HOW TO COMPLETE THIS TASK: The expected answer comprises all lines from the entries that contain the string "treatment".
*** RECORDS FOR THE EXERCISE
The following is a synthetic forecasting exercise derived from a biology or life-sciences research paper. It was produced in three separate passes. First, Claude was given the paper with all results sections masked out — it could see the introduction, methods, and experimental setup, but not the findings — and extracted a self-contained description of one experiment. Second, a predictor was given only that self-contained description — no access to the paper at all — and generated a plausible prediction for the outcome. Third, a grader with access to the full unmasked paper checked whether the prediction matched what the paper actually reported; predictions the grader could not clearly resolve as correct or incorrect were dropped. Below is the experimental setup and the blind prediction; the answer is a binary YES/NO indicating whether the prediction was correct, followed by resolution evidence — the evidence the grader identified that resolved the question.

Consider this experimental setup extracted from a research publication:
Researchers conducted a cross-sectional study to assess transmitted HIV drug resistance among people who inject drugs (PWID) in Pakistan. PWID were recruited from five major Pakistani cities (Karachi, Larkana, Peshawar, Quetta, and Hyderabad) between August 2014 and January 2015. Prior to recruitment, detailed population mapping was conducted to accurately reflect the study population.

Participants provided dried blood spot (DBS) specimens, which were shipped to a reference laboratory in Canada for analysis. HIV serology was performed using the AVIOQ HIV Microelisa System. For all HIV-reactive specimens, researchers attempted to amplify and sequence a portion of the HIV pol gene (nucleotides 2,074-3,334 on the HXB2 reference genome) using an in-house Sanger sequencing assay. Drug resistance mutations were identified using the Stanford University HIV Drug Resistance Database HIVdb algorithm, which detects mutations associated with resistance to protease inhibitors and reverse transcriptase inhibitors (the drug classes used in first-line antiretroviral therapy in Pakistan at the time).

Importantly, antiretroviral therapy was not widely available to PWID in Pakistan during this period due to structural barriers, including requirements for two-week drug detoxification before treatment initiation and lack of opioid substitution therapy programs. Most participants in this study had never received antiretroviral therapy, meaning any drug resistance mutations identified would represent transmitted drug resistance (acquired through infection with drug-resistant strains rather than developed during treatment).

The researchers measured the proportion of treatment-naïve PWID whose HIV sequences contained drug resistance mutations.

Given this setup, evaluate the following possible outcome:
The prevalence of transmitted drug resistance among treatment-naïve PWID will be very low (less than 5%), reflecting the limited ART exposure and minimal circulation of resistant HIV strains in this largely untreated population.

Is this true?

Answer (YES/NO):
******
ANSWER FOR THIS EXERCISE:
Importantly, antiretroviral therapy was not widely available to PWID in Pakistan during this period due to structural barriers, including requirements for two-week drug detoxification before treatment initiation and lack of opioid substitution therapy programs. Most participants in this study had never received antiretroviral therapy, meaning any drug resistance mutations identified would represent transmitted drug resistance (acquired through infection with drug-resistant strains rather than developed during treatment).
The researchers measured the proportion of treatment-naïve PWID whose HIV sequences contained drug resistance mutations.
The prevalence of transmitted drug resistance among treatment-naïve PWID will be very low (less than 5%), reflecting the limited ART exposure and minimal circulation of resistant HIV strains in this largely untreated population.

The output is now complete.